I'd love to see a language whose core design principles are 100% focussed on preventing specifically that. Some sort of extreme take on versioning of a language itself that we haven't seen before. I don't really know what it looks like, but I can't recall any language that put in the kind of effort I'd want to see here. This is just a tiny sliver of what it'd take:

* The language itself is versioned, and all previous versions continue to be part of the lang spec and continue to be maintained by future compilers. At least for a long time, if not forever.

* ALL sources files MUST start with an indication about which version of the language itself they use.

* The core libraries are also versioned, and separately. Newer versions are written against old language versions, or can be used by source on old language versions.

* The system's compilers and tools are fundamentally operating on a 'project' level granularity. You can't compile individual source files. Or if you can, it's because the spec explains how a temporary nameless project is implied by such an act.

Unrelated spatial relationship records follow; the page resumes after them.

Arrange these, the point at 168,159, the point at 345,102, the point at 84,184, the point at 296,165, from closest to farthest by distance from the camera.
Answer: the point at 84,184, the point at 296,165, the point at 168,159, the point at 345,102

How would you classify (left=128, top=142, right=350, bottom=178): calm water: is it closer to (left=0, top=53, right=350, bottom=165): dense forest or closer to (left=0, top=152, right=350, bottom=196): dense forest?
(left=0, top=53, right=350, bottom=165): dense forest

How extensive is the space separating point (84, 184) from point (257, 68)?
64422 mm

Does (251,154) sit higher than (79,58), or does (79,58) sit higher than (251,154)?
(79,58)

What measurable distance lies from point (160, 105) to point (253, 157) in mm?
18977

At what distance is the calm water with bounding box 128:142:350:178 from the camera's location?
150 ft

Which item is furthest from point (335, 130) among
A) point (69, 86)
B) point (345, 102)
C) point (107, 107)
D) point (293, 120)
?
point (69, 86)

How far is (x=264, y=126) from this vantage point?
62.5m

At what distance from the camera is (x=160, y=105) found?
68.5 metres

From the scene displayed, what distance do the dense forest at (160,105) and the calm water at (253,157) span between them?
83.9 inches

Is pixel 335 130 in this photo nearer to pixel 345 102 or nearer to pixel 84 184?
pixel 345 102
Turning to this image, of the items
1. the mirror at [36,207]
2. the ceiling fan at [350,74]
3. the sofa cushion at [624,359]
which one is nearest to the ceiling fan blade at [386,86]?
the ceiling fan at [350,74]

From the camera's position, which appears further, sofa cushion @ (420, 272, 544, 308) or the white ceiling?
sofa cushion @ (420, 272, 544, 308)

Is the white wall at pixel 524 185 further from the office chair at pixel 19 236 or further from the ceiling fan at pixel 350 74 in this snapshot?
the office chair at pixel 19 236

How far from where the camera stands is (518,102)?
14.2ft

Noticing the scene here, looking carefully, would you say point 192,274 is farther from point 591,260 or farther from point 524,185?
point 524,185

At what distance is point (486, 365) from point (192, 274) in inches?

* All versions ship with a migrator tool, which automatically 'updates' sources written for lang ver X to lang ver X+1, automatically applying anything that has a near-zero chance of causing issues, and guiding the programmer to explicitly fixing all deprecated usages of things where an automated update is not available.

* The language inherently supports 'facades'; a way for a library at version Y to expose the API it had at version X (X is older than Y), but using the data structures of Y, thus allowing interop between 2 codebases that both use this library, one at version X and one at version Y.

That language might manage the otherwise impossible job of being 'elegant', 'simple', 'mainstream', 'suitable for serious projects', and 'actually good'.

which is kinda horrifying - it means the framework designers didn't find the language powerful enough to express app logic, and hotglued their own custom arbitrary behavior on top of it.

Clear language code should be endeavor to be readable/understandable when printed on a sheet of paper by anyone, acceptable code should be understandable by anyone who knows a bit about the technologies and has some IDE support.

Garbage code is what you have when the code in question is only understandable when you actually run it, as it uses arbitrary framework logic to wire things together based on metadata on the fly.

  • people have been gluing other languages on top of languages practically forever - it's a DSL.

    no single language is ideally suited for every situation, it's not inherently a sign of failure that someone makes a DSL.

    and since annotations are part of the language, this is still all "the language is flexible enough to build the framework [despite being wildly different than normal code]" so I don't think it even supports that part.

The ratings are really all over the place. Jshell is a 6/10? What is the rubric?